Department of Pediatrics, Center for Host Defense, Inflammation, and Lung Disease Research, The Pennsylvania State University College of Medicine, Hershey, PA, United States.
Departments of Pharmacology and Biochemistry and Molecular Biology, Institute for Personalized Medicine, The Pennsylvania State University College of Medicine, Hershey, PA, United States.
Front Immunol. 2019 Aug 16;10:1960. doi: 10.3389/fimmu.2019.01960. eCollection 2019.
In humans there are two surfactant protein A (SP-A) functional genes and encoding innate immune molecules, SP-A1 and SP-A2, respectively, with numerous genetic variants each. SP-A interacts and regulates many of the functions of alveolar macrophages (AM). It is shown that SP-A variants differ in their ability to regulate the AM miRNome in response to oxidative stress (OxS). Because humans have both SP-A gene products, we were interested to determine the combined effect of co-expressed SP-A1/SP-A2 (co-ex) in response to ozone (O) induced OxS on AM miRNome. Human transgenic (hTG) mice, carrying both SP-A1/SP-A2 (6A/1A, co-ex) and SP-A- KO were utilized. The hTG and KO mice were exposed to filtered air (FA) or O and miRNA levels were measured after AM isolation with or without normalization to KO. We found: (i) The AM miRNome of co-ex males and females in response to OxS to be largely downregulated after normalization to KO, but after Bonferroni multiple comparison analysis only in females the AM miRNome remained significantly different compared to control (FA); (ii) The targets of the significantly changed miRNAs were downregulated in females and upregulated in males; (iii) Several of the validated mRNA targets were involved in pro-inflammatory response, anti-apoptosis, cell cycle, cellular growth and proliferation; (iv) The AM of SP-A2 male, shown, previously to have major effect on the male AM miRNome in response to OxS, shared similarities with the co-ex, namely in pathways involved in the pro-inflammatory response and anti-apoptosis but also exhibited differences with the cell-cycle, growth, and proliferation pathway being involved in co-ex and ROS homeostasis in SP-A2 male. We speculate that the presence of both gene products vs. single gene products differentially impact the AM responses in males and females in response to OxS.

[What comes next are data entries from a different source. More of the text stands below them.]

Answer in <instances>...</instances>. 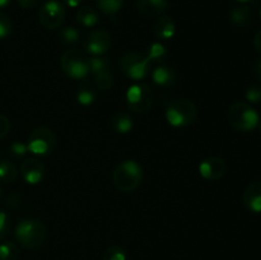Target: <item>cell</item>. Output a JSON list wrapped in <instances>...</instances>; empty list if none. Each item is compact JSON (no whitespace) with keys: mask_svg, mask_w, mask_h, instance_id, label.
<instances>
[{"mask_svg":"<svg viewBox=\"0 0 261 260\" xmlns=\"http://www.w3.org/2000/svg\"><path fill=\"white\" fill-rule=\"evenodd\" d=\"M126 102L130 111L144 114L154 103V92L147 83H135L127 88Z\"/></svg>","mask_w":261,"mask_h":260,"instance_id":"6","label":"cell"},{"mask_svg":"<svg viewBox=\"0 0 261 260\" xmlns=\"http://www.w3.org/2000/svg\"><path fill=\"white\" fill-rule=\"evenodd\" d=\"M82 45L92 56H102L111 47V35L103 30H93L82 40Z\"/></svg>","mask_w":261,"mask_h":260,"instance_id":"10","label":"cell"},{"mask_svg":"<svg viewBox=\"0 0 261 260\" xmlns=\"http://www.w3.org/2000/svg\"><path fill=\"white\" fill-rule=\"evenodd\" d=\"M10 231V218L5 212L0 211V242L8 236Z\"/></svg>","mask_w":261,"mask_h":260,"instance_id":"32","label":"cell"},{"mask_svg":"<svg viewBox=\"0 0 261 260\" xmlns=\"http://www.w3.org/2000/svg\"><path fill=\"white\" fill-rule=\"evenodd\" d=\"M14 236L20 246L35 250L46 244L48 239V228L40 219L23 218L15 226Z\"/></svg>","mask_w":261,"mask_h":260,"instance_id":"1","label":"cell"},{"mask_svg":"<svg viewBox=\"0 0 261 260\" xmlns=\"http://www.w3.org/2000/svg\"><path fill=\"white\" fill-rule=\"evenodd\" d=\"M18 177V168L13 161L0 160V181L3 183H14Z\"/></svg>","mask_w":261,"mask_h":260,"instance_id":"22","label":"cell"},{"mask_svg":"<svg viewBox=\"0 0 261 260\" xmlns=\"http://www.w3.org/2000/svg\"><path fill=\"white\" fill-rule=\"evenodd\" d=\"M170 7V0H137L138 12L145 17H161Z\"/></svg>","mask_w":261,"mask_h":260,"instance_id":"13","label":"cell"},{"mask_svg":"<svg viewBox=\"0 0 261 260\" xmlns=\"http://www.w3.org/2000/svg\"><path fill=\"white\" fill-rule=\"evenodd\" d=\"M19 247L15 242L5 241L0 244V260H18Z\"/></svg>","mask_w":261,"mask_h":260,"instance_id":"26","label":"cell"},{"mask_svg":"<svg viewBox=\"0 0 261 260\" xmlns=\"http://www.w3.org/2000/svg\"><path fill=\"white\" fill-rule=\"evenodd\" d=\"M110 69V63L106 58L103 56H92L89 59V73L92 75H96V74L102 73V71H106Z\"/></svg>","mask_w":261,"mask_h":260,"instance_id":"27","label":"cell"},{"mask_svg":"<svg viewBox=\"0 0 261 260\" xmlns=\"http://www.w3.org/2000/svg\"><path fill=\"white\" fill-rule=\"evenodd\" d=\"M10 127H12L10 120L5 115L0 114V139H3V138H5L9 134Z\"/></svg>","mask_w":261,"mask_h":260,"instance_id":"34","label":"cell"},{"mask_svg":"<svg viewBox=\"0 0 261 260\" xmlns=\"http://www.w3.org/2000/svg\"><path fill=\"white\" fill-rule=\"evenodd\" d=\"M3 198V186H2V184H0V199Z\"/></svg>","mask_w":261,"mask_h":260,"instance_id":"41","label":"cell"},{"mask_svg":"<svg viewBox=\"0 0 261 260\" xmlns=\"http://www.w3.org/2000/svg\"><path fill=\"white\" fill-rule=\"evenodd\" d=\"M252 70H254V74L255 76H256L259 81H261V58L256 59L254 63V68H252Z\"/></svg>","mask_w":261,"mask_h":260,"instance_id":"36","label":"cell"},{"mask_svg":"<svg viewBox=\"0 0 261 260\" xmlns=\"http://www.w3.org/2000/svg\"><path fill=\"white\" fill-rule=\"evenodd\" d=\"M120 69L125 76L139 82L150 74V61L143 54L127 53L120 60Z\"/></svg>","mask_w":261,"mask_h":260,"instance_id":"8","label":"cell"},{"mask_svg":"<svg viewBox=\"0 0 261 260\" xmlns=\"http://www.w3.org/2000/svg\"><path fill=\"white\" fill-rule=\"evenodd\" d=\"M75 19L82 27L92 28L96 27L99 22V13L92 7H82L79 8L75 14Z\"/></svg>","mask_w":261,"mask_h":260,"instance_id":"19","label":"cell"},{"mask_svg":"<svg viewBox=\"0 0 261 260\" xmlns=\"http://www.w3.org/2000/svg\"><path fill=\"white\" fill-rule=\"evenodd\" d=\"M257 130H259V132L261 133V120H260V121H259V124H257Z\"/></svg>","mask_w":261,"mask_h":260,"instance_id":"42","label":"cell"},{"mask_svg":"<svg viewBox=\"0 0 261 260\" xmlns=\"http://www.w3.org/2000/svg\"><path fill=\"white\" fill-rule=\"evenodd\" d=\"M17 2L23 9H32V8L37 7L40 4L41 0H17Z\"/></svg>","mask_w":261,"mask_h":260,"instance_id":"35","label":"cell"},{"mask_svg":"<svg viewBox=\"0 0 261 260\" xmlns=\"http://www.w3.org/2000/svg\"><path fill=\"white\" fill-rule=\"evenodd\" d=\"M245 206L252 213H261V183H252L245 189L242 196Z\"/></svg>","mask_w":261,"mask_h":260,"instance_id":"15","label":"cell"},{"mask_svg":"<svg viewBox=\"0 0 261 260\" xmlns=\"http://www.w3.org/2000/svg\"><path fill=\"white\" fill-rule=\"evenodd\" d=\"M125 0H96L97 7L103 14L115 15L124 7Z\"/></svg>","mask_w":261,"mask_h":260,"instance_id":"25","label":"cell"},{"mask_svg":"<svg viewBox=\"0 0 261 260\" xmlns=\"http://www.w3.org/2000/svg\"><path fill=\"white\" fill-rule=\"evenodd\" d=\"M28 153V148L25 143L22 142H14L9 145L8 148V154L12 160H24L25 154Z\"/></svg>","mask_w":261,"mask_h":260,"instance_id":"28","label":"cell"},{"mask_svg":"<svg viewBox=\"0 0 261 260\" xmlns=\"http://www.w3.org/2000/svg\"><path fill=\"white\" fill-rule=\"evenodd\" d=\"M28 152L36 155H48L56 147V135L50 127L38 126L30 133L27 139Z\"/></svg>","mask_w":261,"mask_h":260,"instance_id":"7","label":"cell"},{"mask_svg":"<svg viewBox=\"0 0 261 260\" xmlns=\"http://www.w3.org/2000/svg\"><path fill=\"white\" fill-rule=\"evenodd\" d=\"M13 31V22L9 15L0 13V40L9 37Z\"/></svg>","mask_w":261,"mask_h":260,"instance_id":"30","label":"cell"},{"mask_svg":"<svg viewBox=\"0 0 261 260\" xmlns=\"http://www.w3.org/2000/svg\"><path fill=\"white\" fill-rule=\"evenodd\" d=\"M245 97L250 103H261V86H256V84L250 86L246 89Z\"/></svg>","mask_w":261,"mask_h":260,"instance_id":"31","label":"cell"},{"mask_svg":"<svg viewBox=\"0 0 261 260\" xmlns=\"http://www.w3.org/2000/svg\"><path fill=\"white\" fill-rule=\"evenodd\" d=\"M58 38L61 43L66 46H73L81 40V32L74 25H65L58 32Z\"/></svg>","mask_w":261,"mask_h":260,"instance_id":"21","label":"cell"},{"mask_svg":"<svg viewBox=\"0 0 261 260\" xmlns=\"http://www.w3.org/2000/svg\"><path fill=\"white\" fill-rule=\"evenodd\" d=\"M254 46L259 53H261V30L255 35L254 38Z\"/></svg>","mask_w":261,"mask_h":260,"instance_id":"38","label":"cell"},{"mask_svg":"<svg viewBox=\"0 0 261 260\" xmlns=\"http://www.w3.org/2000/svg\"><path fill=\"white\" fill-rule=\"evenodd\" d=\"M198 117V107L186 98H177L170 102L166 109V120L171 126L185 127L193 124Z\"/></svg>","mask_w":261,"mask_h":260,"instance_id":"3","label":"cell"},{"mask_svg":"<svg viewBox=\"0 0 261 260\" xmlns=\"http://www.w3.org/2000/svg\"><path fill=\"white\" fill-rule=\"evenodd\" d=\"M236 2L242 3V4H244V3H250V2H251V0H236Z\"/></svg>","mask_w":261,"mask_h":260,"instance_id":"40","label":"cell"},{"mask_svg":"<svg viewBox=\"0 0 261 260\" xmlns=\"http://www.w3.org/2000/svg\"><path fill=\"white\" fill-rule=\"evenodd\" d=\"M153 33L160 41H167L175 36L176 23L170 15H161L153 24Z\"/></svg>","mask_w":261,"mask_h":260,"instance_id":"14","label":"cell"},{"mask_svg":"<svg viewBox=\"0 0 261 260\" xmlns=\"http://www.w3.org/2000/svg\"><path fill=\"white\" fill-rule=\"evenodd\" d=\"M93 82H94V87H96L97 91H109V89L112 88L114 86V75L110 70L102 71V73L96 74L93 75Z\"/></svg>","mask_w":261,"mask_h":260,"instance_id":"24","label":"cell"},{"mask_svg":"<svg viewBox=\"0 0 261 260\" xmlns=\"http://www.w3.org/2000/svg\"><path fill=\"white\" fill-rule=\"evenodd\" d=\"M112 181L116 189L124 193L137 190L143 181V167L135 160H124L115 167Z\"/></svg>","mask_w":261,"mask_h":260,"instance_id":"2","label":"cell"},{"mask_svg":"<svg viewBox=\"0 0 261 260\" xmlns=\"http://www.w3.org/2000/svg\"><path fill=\"white\" fill-rule=\"evenodd\" d=\"M260 121L259 114L246 102H234L228 110V122L237 132L249 133L256 129Z\"/></svg>","mask_w":261,"mask_h":260,"instance_id":"4","label":"cell"},{"mask_svg":"<svg viewBox=\"0 0 261 260\" xmlns=\"http://www.w3.org/2000/svg\"><path fill=\"white\" fill-rule=\"evenodd\" d=\"M10 2H12V0H0V9H4V8H7L8 5L10 4Z\"/></svg>","mask_w":261,"mask_h":260,"instance_id":"39","label":"cell"},{"mask_svg":"<svg viewBox=\"0 0 261 260\" xmlns=\"http://www.w3.org/2000/svg\"><path fill=\"white\" fill-rule=\"evenodd\" d=\"M152 79L157 86L160 87H171L175 84L177 75L173 68L168 65H160L152 71Z\"/></svg>","mask_w":261,"mask_h":260,"instance_id":"17","label":"cell"},{"mask_svg":"<svg viewBox=\"0 0 261 260\" xmlns=\"http://www.w3.org/2000/svg\"><path fill=\"white\" fill-rule=\"evenodd\" d=\"M45 166L38 158L27 157L20 165V175L30 185H37L45 177Z\"/></svg>","mask_w":261,"mask_h":260,"instance_id":"12","label":"cell"},{"mask_svg":"<svg viewBox=\"0 0 261 260\" xmlns=\"http://www.w3.org/2000/svg\"><path fill=\"white\" fill-rule=\"evenodd\" d=\"M60 66L66 76L74 81H79L88 76L89 58L83 51L70 48L61 55Z\"/></svg>","mask_w":261,"mask_h":260,"instance_id":"5","label":"cell"},{"mask_svg":"<svg viewBox=\"0 0 261 260\" xmlns=\"http://www.w3.org/2000/svg\"><path fill=\"white\" fill-rule=\"evenodd\" d=\"M66 8L59 0H47L38 10V22L46 30H56L64 23Z\"/></svg>","mask_w":261,"mask_h":260,"instance_id":"9","label":"cell"},{"mask_svg":"<svg viewBox=\"0 0 261 260\" xmlns=\"http://www.w3.org/2000/svg\"><path fill=\"white\" fill-rule=\"evenodd\" d=\"M111 127L117 134H127L134 127V120H133L132 115L129 112H116L111 119Z\"/></svg>","mask_w":261,"mask_h":260,"instance_id":"18","label":"cell"},{"mask_svg":"<svg viewBox=\"0 0 261 260\" xmlns=\"http://www.w3.org/2000/svg\"><path fill=\"white\" fill-rule=\"evenodd\" d=\"M75 99L79 105H82V106H89V105L94 103L97 99L96 87L88 83L81 84V86L76 88Z\"/></svg>","mask_w":261,"mask_h":260,"instance_id":"20","label":"cell"},{"mask_svg":"<svg viewBox=\"0 0 261 260\" xmlns=\"http://www.w3.org/2000/svg\"><path fill=\"white\" fill-rule=\"evenodd\" d=\"M84 0H63V4L68 8H78Z\"/></svg>","mask_w":261,"mask_h":260,"instance_id":"37","label":"cell"},{"mask_svg":"<svg viewBox=\"0 0 261 260\" xmlns=\"http://www.w3.org/2000/svg\"><path fill=\"white\" fill-rule=\"evenodd\" d=\"M145 56L150 63H161L167 58V48L162 42H153L148 46Z\"/></svg>","mask_w":261,"mask_h":260,"instance_id":"23","label":"cell"},{"mask_svg":"<svg viewBox=\"0 0 261 260\" xmlns=\"http://www.w3.org/2000/svg\"><path fill=\"white\" fill-rule=\"evenodd\" d=\"M228 18L232 25L244 28L251 24L252 19H254V13H252L251 8L245 7V5H239V7L232 8Z\"/></svg>","mask_w":261,"mask_h":260,"instance_id":"16","label":"cell"},{"mask_svg":"<svg viewBox=\"0 0 261 260\" xmlns=\"http://www.w3.org/2000/svg\"><path fill=\"white\" fill-rule=\"evenodd\" d=\"M20 203H22V195H20V193H18L17 190L10 191V193L5 196V205H7L8 208L15 209L20 205Z\"/></svg>","mask_w":261,"mask_h":260,"instance_id":"33","label":"cell"},{"mask_svg":"<svg viewBox=\"0 0 261 260\" xmlns=\"http://www.w3.org/2000/svg\"><path fill=\"white\" fill-rule=\"evenodd\" d=\"M102 260H127L126 252L119 245H112L107 247L103 252Z\"/></svg>","mask_w":261,"mask_h":260,"instance_id":"29","label":"cell"},{"mask_svg":"<svg viewBox=\"0 0 261 260\" xmlns=\"http://www.w3.org/2000/svg\"><path fill=\"white\" fill-rule=\"evenodd\" d=\"M260 18H261V10H260Z\"/></svg>","mask_w":261,"mask_h":260,"instance_id":"43","label":"cell"},{"mask_svg":"<svg viewBox=\"0 0 261 260\" xmlns=\"http://www.w3.org/2000/svg\"><path fill=\"white\" fill-rule=\"evenodd\" d=\"M227 172V165L223 158L212 157L204 158L199 165V173L203 178L208 181H217L223 177Z\"/></svg>","mask_w":261,"mask_h":260,"instance_id":"11","label":"cell"}]
</instances>
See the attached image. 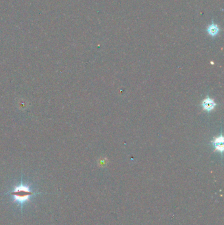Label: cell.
Wrapping results in <instances>:
<instances>
[{"label":"cell","instance_id":"cell-2","mask_svg":"<svg viewBox=\"0 0 224 225\" xmlns=\"http://www.w3.org/2000/svg\"><path fill=\"white\" fill-rule=\"evenodd\" d=\"M202 105L203 108L204 109V110L207 111H210L214 108L216 104L213 100H212L210 97H207L203 100Z\"/></svg>","mask_w":224,"mask_h":225},{"label":"cell","instance_id":"cell-3","mask_svg":"<svg viewBox=\"0 0 224 225\" xmlns=\"http://www.w3.org/2000/svg\"><path fill=\"white\" fill-rule=\"evenodd\" d=\"M213 143L216 148V149L218 152H222L223 150V138L221 136L216 138L213 141Z\"/></svg>","mask_w":224,"mask_h":225},{"label":"cell","instance_id":"cell-1","mask_svg":"<svg viewBox=\"0 0 224 225\" xmlns=\"http://www.w3.org/2000/svg\"><path fill=\"white\" fill-rule=\"evenodd\" d=\"M11 194L14 197L13 202L18 204L22 208V205L26 201H30V198L35 194L32 191L30 186L21 183L20 185L15 187L13 191L11 192Z\"/></svg>","mask_w":224,"mask_h":225},{"label":"cell","instance_id":"cell-4","mask_svg":"<svg viewBox=\"0 0 224 225\" xmlns=\"http://www.w3.org/2000/svg\"><path fill=\"white\" fill-rule=\"evenodd\" d=\"M209 33L212 36H215L218 32V28L216 26H211L208 29Z\"/></svg>","mask_w":224,"mask_h":225}]
</instances>
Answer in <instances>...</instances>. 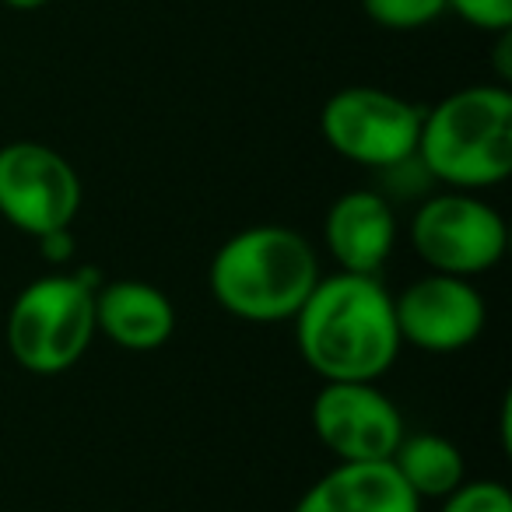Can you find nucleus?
I'll return each instance as SVG.
<instances>
[{
  "instance_id": "obj_1",
  "label": "nucleus",
  "mask_w": 512,
  "mask_h": 512,
  "mask_svg": "<svg viewBox=\"0 0 512 512\" xmlns=\"http://www.w3.org/2000/svg\"><path fill=\"white\" fill-rule=\"evenodd\" d=\"M292 323L302 362L323 383H379L404 348L393 295L379 274L320 278Z\"/></svg>"
},
{
  "instance_id": "obj_2",
  "label": "nucleus",
  "mask_w": 512,
  "mask_h": 512,
  "mask_svg": "<svg viewBox=\"0 0 512 512\" xmlns=\"http://www.w3.org/2000/svg\"><path fill=\"white\" fill-rule=\"evenodd\" d=\"M323 278L313 242L288 225H249L228 235L207 267L211 295L246 323H285Z\"/></svg>"
},
{
  "instance_id": "obj_3",
  "label": "nucleus",
  "mask_w": 512,
  "mask_h": 512,
  "mask_svg": "<svg viewBox=\"0 0 512 512\" xmlns=\"http://www.w3.org/2000/svg\"><path fill=\"white\" fill-rule=\"evenodd\" d=\"M414 158L446 190L481 193L512 172L509 85H467L425 109Z\"/></svg>"
},
{
  "instance_id": "obj_4",
  "label": "nucleus",
  "mask_w": 512,
  "mask_h": 512,
  "mask_svg": "<svg viewBox=\"0 0 512 512\" xmlns=\"http://www.w3.org/2000/svg\"><path fill=\"white\" fill-rule=\"evenodd\" d=\"M99 274L57 271L29 281L15 295L4 323L8 351L32 376H60L85 358L95 341Z\"/></svg>"
},
{
  "instance_id": "obj_5",
  "label": "nucleus",
  "mask_w": 512,
  "mask_h": 512,
  "mask_svg": "<svg viewBox=\"0 0 512 512\" xmlns=\"http://www.w3.org/2000/svg\"><path fill=\"white\" fill-rule=\"evenodd\" d=\"M411 246L428 271L474 281L502 264L509 228L477 193L446 190L418 204L411 218Z\"/></svg>"
},
{
  "instance_id": "obj_6",
  "label": "nucleus",
  "mask_w": 512,
  "mask_h": 512,
  "mask_svg": "<svg viewBox=\"0 0 512 512\" xmlns=\"http://www.w3.org/2000/svg\"><path fill=\"white\" fill-rule=\"evenodd\" d=\"M421 116L425 109L404 95L372 85H348L323 102V141L362 169H393L418 151Z\"/></svg>"
},
{
  "instance_id": "obj_7",
  "label": "nucleus",
  "mask_w": 512,
  "mask_h": 512,
  "mask_svg": "<svg viewBox=\"0 0 512 512\" xmlns=\"http://www.w3.org/2000/svg\"><path fill=\"white\" fill-rule=\"evenodd\" d=\"M81 207V176L57 148L11 141L0 148V218L11 228L50 235L71 228Z\"/></svg>"
},
{
  "instance_id": "obj_8",
  "label": "nucleus",
  "mask_w": 512,
  "mask_h": 512,
  "mask_svg": "<svg viewBox=\"0 0 512 512\" xmlns=\"http://www.w3.org/2000/svg\"><path fill=\"white\" fill-rule=\"evenodd\" d=\"M309 421L337 463L390 460L407 435L404 414L379 383H323Z\"/></svg>"
},
{
  "instance_id": "obj_9",
  "label": "nucleus",
  "mask_w": 512,
  "mask_h": 512,
  "mask_svg": "<svg viewBox=\"0 0 512 512\" xmlns=\"http://www.w3.org/2000/svg\"><path fill=\"white\" fill-rule=\"evenodd\" d=\"M400 344H411L428 355H456L484 334L488 306L474 281L428 271L393 295Z\"/></svg>"
},
{
  "instance_id": "obj_10",
  "label": "nucleus",
  "mask_w": 512,
  "mask_h": 512,
  "mask_svg": "<svg viewBox=\"0 0 512 512\" xmlns=\"http://www.w3.org/2000/svg\"><path fill=\"white\" fill-rule=\"evenodd\" d=\"M323 242L348 274H379L397 246V211L379 190H348L323 218Z\"/></svg>"
},
{
  "instance_id": "obj_11",
  "label": "nucleus",
  "mask_w": 512,
  "mask_h": 512,
  "mask_svg": "<svg viewBox=\"0 0 512 512\" xmlns=\"http://www.w3.org/2000/svg\"><path fill=\"white\" fill-rule=\"evenodd\" d=\"M95 330L123 351H158L176 334V306L151 281H99L95 288Z\"/></svg>"
},
{
  "instance_id": "obj_12",
  "label": "nucleus",
  "mask_w": 512,
  "mask_h": 512,
  "mask_svg": "<svg viewBox=\"0 0 512 512\" xmlns=\"http://www.w3.org/2000/svg\"><path fill=\"white\" fill-rule=\"evenodd\" d=\"M292 512H421V502L390 460H372L330 467Z\"/></svg>"
},
{
  "instance_id": "obj_13",
  "label": "nucleus",
  "mask_w": 512,
  "mask_h": 512,
  "mask_svg": "<svg viewBox=\"0 0 512 512\" xmlns=\"http://www.w3.org/2000/svg\"><path fill=\"white\" fill-rule=\"evenodd\" d=\"M390 463L404 477L407 488L418 495V502H425V498L442 502L449 491L467 481V463H463L460 446L439 432L404 435Z\"/></svg>"
},
{
  "instance_id": "obj_14",
  "label": "nucleus",
  "mask_w": 512,
  "mask_h": 512,
  "mask_svg": "<svg viewBox=\"0 0 512 512\" xmlns=\"http://www.w3.org/2000/svg\"><path fill=\"white\" fill-rule=\"evenodd\" d=\"M362 11L386 32H418L446 15V0H362Z\"/></svg>"
},
{
  "instance_id": "obj_15",
  "label": "nucleus",
  "mask_w": 512,
  "mask_h": 512,
  "mask_svg": "<svg viewBox=\"0 0 512 512\" xmlns=\"http://www.w3.org/2000/svg\"><path fill=\"white\" fill-rule=\"evenodd\" d=\"M439 512H512V491L502 481H463L442 498Z\"/></svg>"
},
{
  "instance_id": "obj_16",
  "label": "nucleus",
  "mask_w": 512,
  "mask_h": 512,
  "mask_svg": "<svg viewBox=\"0 0 512 512\" xmlns=\"http://www.w3.org/2000/svg\"><path fill=\"white\" fill-rule=\"evenodd\" d=\"M446 11L477 32H512V0H446Z\"/></svg>"
},
{
  "instance_id": "obj_17",
  "label": "nucleus",
  "mask_w": 512,
  "mask_h": 512,
  "mask_svg": "<svg viewBox=\"0 0 512 512\" xmlns=\"http://www.w3.org/2000/svg\"><path fill=\"white\" fill-rule=\"evenodd\" d=\"M39 253L50 260V264H71L74 256V235L71 228H60V232H50V235H39Z\"/></svg>"
},
{
  "instance_id": "obj_18",
  "label": "nucleus",
  "mask_w": 512,
  "mask_h": 512,
  "mask_svg": "<svg viewBox=\"0 0 512 512\" xmlns=\"http://www.w3.org/2000/svg\"><path fill=\"white\" fill-rule=\"evenodd\" d=\"M0 4L11 11H39V8H46V4H53V0H0Z\"/></svg>"
}]
</instances>
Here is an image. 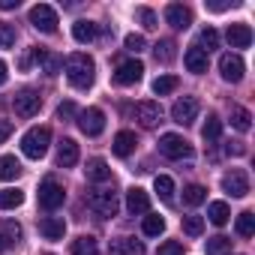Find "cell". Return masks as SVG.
Listing matches in <instances>:
<instances>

在人类中,有两个表面活性剂蛋白 A (SP-A) 功能基因和 ,分别编码先天免疫分子 SP-A1 和 SP-A2,每个基因都有许多遗传变异。SP-A 相互作用并调节肺泡巨噬细胞 (AM) 的许多功能。研究表明,SP-A 变体在调节 AM 微小 RNA 组对氧化应激 (OxS) 的反应方面存在差异。由于人类具有两种 SP-A 基因产物,我们有兴趣确定在对臭氧 (O) 诱导的 OxS 反应中,共表达的 SP-A1/SP-A2 (co-ex) 的联合作用对 AM 微小 RNA 组的影响。我们使用携带 SP-A1/SP-A2 (6A/1A, co-ex) 和 SP-A-KO 的人转基因 (hTG) 小鼠。hTG 和 KO 小鼠分别暴露于过滤空气 (FA) 或 O 中,在 AM 分离后测量微小 RNA 水平,或在与 KO 归一化后进行测量。我们发现:(i) 在 OxS 反应中,雄性和雌性 co-ex 的 AM 微小 RNA 组在与 KO 归一化后,大部分被下调,但经过 Bonferroni 多重比较分析,只有雌性的 AM 微小 RNA 组与对照 (FA) 仍有显著差异;(ii) 显著变化的微小 RNA 的靶标在雌性中下调,在雄性中上调;(iii) 几个验证的 mRNA 靶标参与了促炎反应、抗凋亡、细胞周期、细胞生长和增殖;(iv) 之前研究表明,SP-A2 雄性中的 AM 对 OxS 反应中的雄性 AM 微小 RNA 组有主要影响,与 co-ex 有相似之处,即在涉及促炎反应和抗凋亡的途径中,但也存在差异,细胞周期、生长和增殖途径在 co-ex 中涉及,SP-A2 雄性中的 ROS 稳态也涉及。我们推测,两种基因产物的存在与单一基因产物的存在,对雄性和雌性 AM 对 OxS 的反应有不同的影响。